Below are the records; return exactly the lines from the one with "Buy the RSL" through the final line, both included, minus any pictures.

Captioned web image data
+++

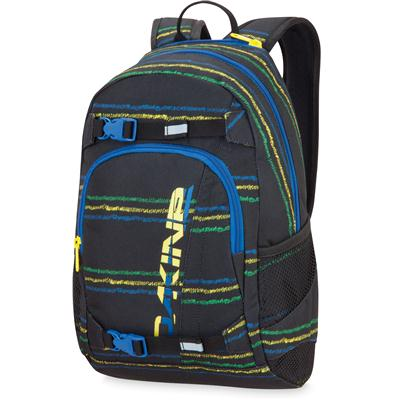 DaKine Grom 13L Backpack 2013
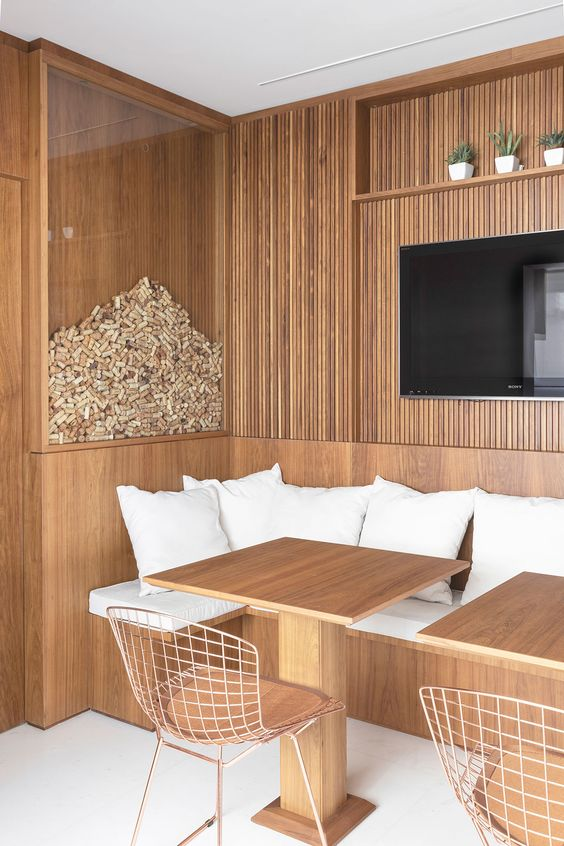 Mesa de centro alemão de madeira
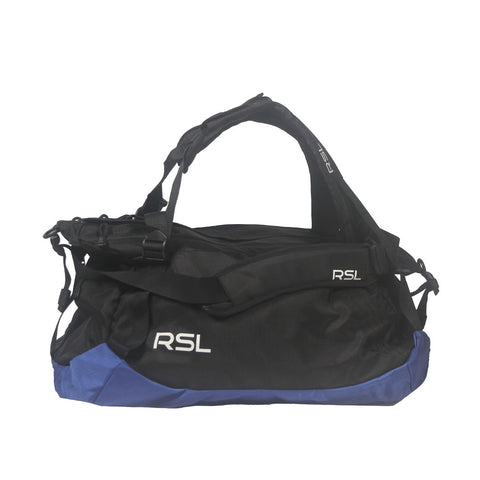 Buy the RSL Bag Explorer 4 Blue at Toby's Sports!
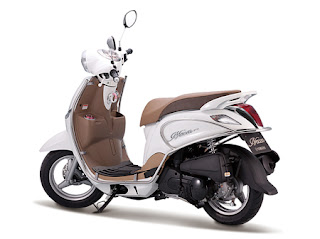 Yamaha Nozza Specifications Prices Pictures Motorcycles And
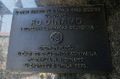 DinamoZagreb1945.png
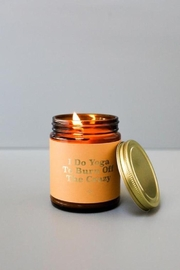 JaxKelly Mantra Candle - Yoga - Front cropped
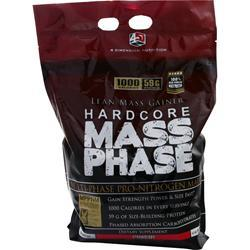 4 Dimension Nutrition Hardcore Mass Phase Strawberry 10 lbs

+++

- [Exercise output]:
 Buy the RSL Bag Explorer 4 Blue at Toby's Sports!
 Yamaha Nozza Specifications Prices Pictures Motorcycles And
 DinamoZagreb1945.png
 JaxKelly Mantra Candle - Yoga - Front cropped
 4 Dimension Nutrition Hardcore Mass Phase Strawberry 10 lbs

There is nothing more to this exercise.